In [1]:
import numpy as np
import pandas as pd

## Weather Data

This is a toy dataset of weather data and its relationship with playing golf.

In [32]:
data = pd.DataFrame(
{"Outlook":["R","R", "O", "S", "S", "S","O", "R", "R", "S"],
 "Temperature": ["H", "H", "H", "M", "C", "C", "C", "M", "C", "M"],
 "Humidity": ["H", "H", "H", "H", "N", "N", "N", "H", "N", "N"],
 "Windy": ["F", "T", "F", "F", "F", "T", "T", "F", "F", "F"],
 "Play_Golf": ["N", "N", "Y", "Y", "Y", "N", "Y", "N", "Y", "Y"]
}
)

data["Outlook"] = data["Outlook"].map({"R":0, "O": 1, "S": 2})
data["Temperature"] = data["Temperature"].map({"C":0, "M": 1, "H": 2})
data["Humidity"] = data["Humidity"].map({"N":0, "H": 1})
data["Windy"] = data["Windy"].map({"F":0, "T": 1})
data["Play_Golf"] = data["Play_Golf"].map({"N":0, "Y": 1})

data.head(n=10)

Unnamed: 0,Humidity,Outlook,Play_Golf,Temperature,Windy
0,1,0,0,2,0
1,1,0,0,2,1
2,1,1,1,2,0
3,1,2,1,1,0
4,0,2,1,0,0
5,0,2,0,0,1
6,0,1,1,0,1
7,1,0,0,1,0
8,0,0,1,0,0
9,0,2,1,1,0


## Computing Information Gain for Weather Data

Here we would manually compute information gain for different features. We will also validate that our computation is correct by computing information gain for two edge cases (i.e. a pure split, random split). We will see that a pure split gives an `information gain=1` and random split gives `information gain=0`.

In [45]:

def compute_infogain(data, feature, label_col_name):
    """
    This function computes the information gain
    IG(Y|X) = H(Y) - H(Y|X)
    data: A pd.DataFrame container all data
    grouped_data: A groupby object that groups Play_GOLF value counts by some feature
    """

    grouped_data = data.groupby(feature)[label_col_name].value_counts()
    
    h_y = compute_entropy(data[label_col_name])
    h_y_given_x = 0
    #print(grouped_data)
    for k in grouped_data.keys():
        # k is a tuple, which has the feature index followed by label index (groupby object)
        k_f, k_y = k
        h_y_given_x += (grouped_data[k_f][k_y].sum()*1.0/data.shape[0])* compute_entropy_with_counts(grouped_data[k_f])
    
    return h_y - h_y_given_x
    
def compute_entropy(ser):
    """
    This function computes the entropy
    """
    total = 0
    counts = ser.value_counts()
    for k in ser.unique():
        #print(k)
        total += -(counts[k]*1.0/ser.shape[0])*np.log2(counts[k]*1.0/ser.shape[0])
        
    return total

def compute_entropy_with_counts(data_counts):
    """
    This function computes the entropy
    """
    total = 0
    for k in data_counts:
        total += -(k*1.0/data_counts.sum())*np.log2(k*1.0/data_counts.sum())
       
    return total

## Making sure computations are correct

## The answer should be 1.0 because the data will be perfectly split to 0s and 1s
## by splitting according to x
print('Checking information gain with toy data')
toy_data = pd.DataFrame({'x':[0,0,0,0,1,1,1,1], 'y':[0,0,0,0,1,1,1,1]})
print('\tInformation Gain for Toy data is: Actual ({}) Expected ({})'.format(
    compute_infogain(toy_data, 'x', "y"), 1.0
))

## The answer should be 0.0 because the data will be random after splitting according to x
toy_data = pd.DataFrame({'x':[1,0,1,0,1,0,1,0], 'y':[0,0,0,0,1,1,1,1]})
print('\tInformation Gain for Toy data is: Actual ({}) Expected ({})\n'.format(
    compute_infogain(toy_data, 'x', "y"), 0.0
))

print('Checking information gain with actual data')
print('\tEntropy for Play_Golf is: {}\n'.format(compute_entropy(data["Play_Golf"])))

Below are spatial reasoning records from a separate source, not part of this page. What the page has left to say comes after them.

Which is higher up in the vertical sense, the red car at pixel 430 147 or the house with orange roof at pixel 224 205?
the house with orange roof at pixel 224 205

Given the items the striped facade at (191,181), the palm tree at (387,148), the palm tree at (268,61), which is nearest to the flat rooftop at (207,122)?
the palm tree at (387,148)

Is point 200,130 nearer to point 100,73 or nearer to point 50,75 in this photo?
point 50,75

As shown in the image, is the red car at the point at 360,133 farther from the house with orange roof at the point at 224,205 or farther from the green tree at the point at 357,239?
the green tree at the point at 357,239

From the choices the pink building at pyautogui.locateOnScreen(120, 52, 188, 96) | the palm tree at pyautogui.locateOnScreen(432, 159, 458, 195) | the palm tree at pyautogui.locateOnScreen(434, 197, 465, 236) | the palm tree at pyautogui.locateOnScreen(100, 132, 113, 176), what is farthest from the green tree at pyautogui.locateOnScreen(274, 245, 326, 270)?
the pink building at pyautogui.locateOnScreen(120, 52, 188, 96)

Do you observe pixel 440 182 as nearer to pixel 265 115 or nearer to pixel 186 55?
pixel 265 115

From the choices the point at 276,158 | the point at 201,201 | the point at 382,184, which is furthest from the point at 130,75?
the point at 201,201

for col in ["Outlook", "Temperature", "Humidity", "Windy"]:
    print('\tInformation gain for feature {} is : {}'.format(col, compute_infogain(data, col, "Play_Golf")))

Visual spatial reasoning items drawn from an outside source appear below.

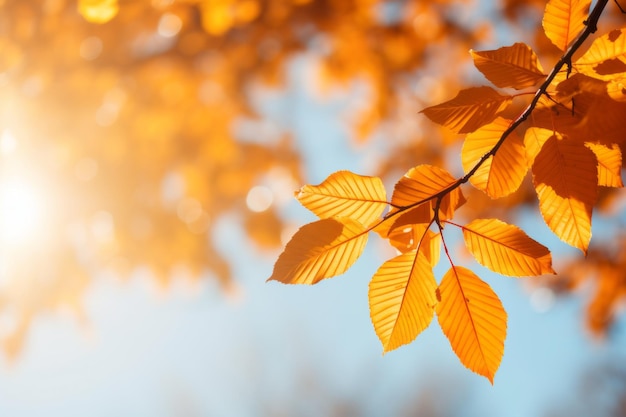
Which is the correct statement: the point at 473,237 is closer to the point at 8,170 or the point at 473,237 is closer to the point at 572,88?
the point at 572,88

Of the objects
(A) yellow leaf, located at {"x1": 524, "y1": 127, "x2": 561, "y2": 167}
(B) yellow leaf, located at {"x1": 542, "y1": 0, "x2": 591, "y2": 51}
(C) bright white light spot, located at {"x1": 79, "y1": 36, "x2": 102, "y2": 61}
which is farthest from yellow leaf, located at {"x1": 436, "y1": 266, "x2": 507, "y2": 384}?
(C) bright white light spot, located at {"x1": 79, "y1": 36, "x2": 102, "y2": 61}

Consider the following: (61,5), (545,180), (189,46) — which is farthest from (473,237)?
(189,46)

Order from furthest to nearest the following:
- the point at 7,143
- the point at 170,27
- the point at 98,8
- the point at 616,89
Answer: the point at 170,27, the point at 7,143, the point at 98,8, the point at 616,89

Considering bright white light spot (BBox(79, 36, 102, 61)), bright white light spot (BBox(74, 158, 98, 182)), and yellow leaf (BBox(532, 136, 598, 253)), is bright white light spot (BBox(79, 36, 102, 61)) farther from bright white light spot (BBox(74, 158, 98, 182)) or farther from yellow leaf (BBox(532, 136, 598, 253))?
yellow leaf (BBox(532, 136, 598, 253))

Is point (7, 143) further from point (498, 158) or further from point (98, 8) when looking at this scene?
point (498, 158)

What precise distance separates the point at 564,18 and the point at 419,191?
203 millimetres

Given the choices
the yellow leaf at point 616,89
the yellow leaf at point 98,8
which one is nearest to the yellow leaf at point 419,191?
the yellow leaf at point 616,89

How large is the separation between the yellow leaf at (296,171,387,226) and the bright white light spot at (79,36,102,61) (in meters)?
2.28

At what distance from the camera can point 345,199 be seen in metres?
0.47

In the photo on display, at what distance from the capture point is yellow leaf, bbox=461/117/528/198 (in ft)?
1.50

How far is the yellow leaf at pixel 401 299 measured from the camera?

Checking information gain with toy data
	Information Gain for Toy data is: Actual (1.0) Expected (1.0)
	Information Gain for Toy data is: Actual (0.0) Expected (0.0)

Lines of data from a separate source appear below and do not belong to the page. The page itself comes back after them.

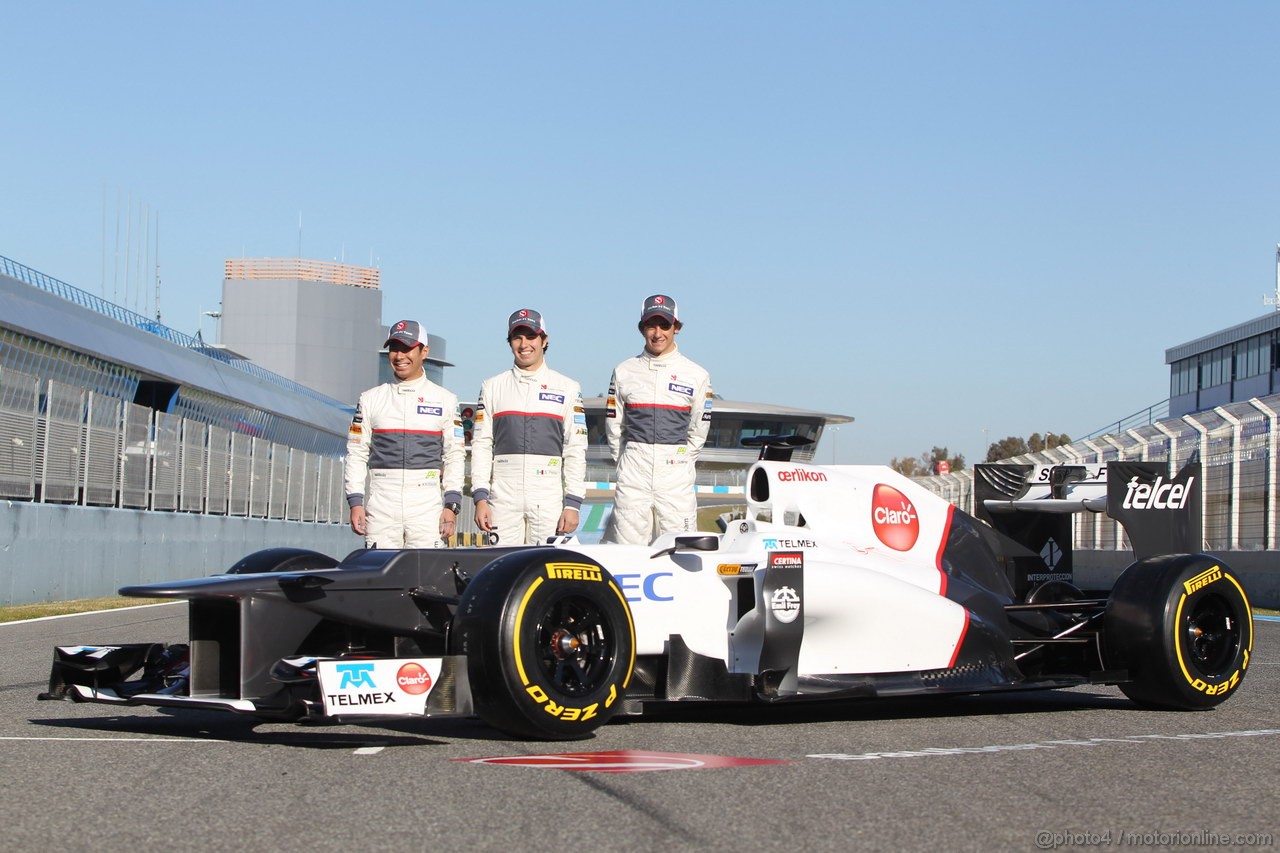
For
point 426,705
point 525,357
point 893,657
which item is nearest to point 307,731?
point 426,705

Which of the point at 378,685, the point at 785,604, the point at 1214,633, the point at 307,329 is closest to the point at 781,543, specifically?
the point at 785,604

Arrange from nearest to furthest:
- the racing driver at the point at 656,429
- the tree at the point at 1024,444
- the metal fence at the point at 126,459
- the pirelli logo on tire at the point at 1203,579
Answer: the pirelli logo on tire at the point at 1203,579 → the racing driver at the point at 656,429 → the metal fence at the point at 126,459 → the tree at the point at 1024,444

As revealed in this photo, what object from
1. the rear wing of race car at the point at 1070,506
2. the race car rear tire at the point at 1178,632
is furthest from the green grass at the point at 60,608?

Checking information gain with actual data
	Entropy for Play_Golf is: 0.9709505944546686

	Information gain for feature Outlook is : 0.3219280948873623
	Information gain for feature Temperature is : 0.0954618442383216
	Information gain for feature Humidity is : 0.12451124978365313
	Information gain for feature Windy is : 0.09127744624168


## Computing Tree

Let us now create a decision tree, which uses information gain to find the best split. The algorithm is as follows:

1. Find a feature to split data (based on the information gain)
2. Split/Partition data into `n` sets depending on the unique values
3. For each partition
  * If termination condition is not met
    * Repeat step 1
    * Repeat step 2
    
    
Following code is adopted from [this repository](https://github.com/random-forests/tutorials/blob/master/decision_tree.ipynb). This code is a more general version, where the tree can have an arbitrary number of children.

### Tree related Objects

In [158]:
class DecisionNode:

    def __init__(self, feature, value, data=None, children=None):
        self.feature = feature
        self.value = value
        self.data = data
        self.children = children

    def set_parent(self, parent):
        self.parent = parent

    def set_data(self, data):
        self.data = data
        
class LeafNode:
    
    def __init__(self, data, label_column):
        self.prediction = data[label_column].value_counts().idxmax()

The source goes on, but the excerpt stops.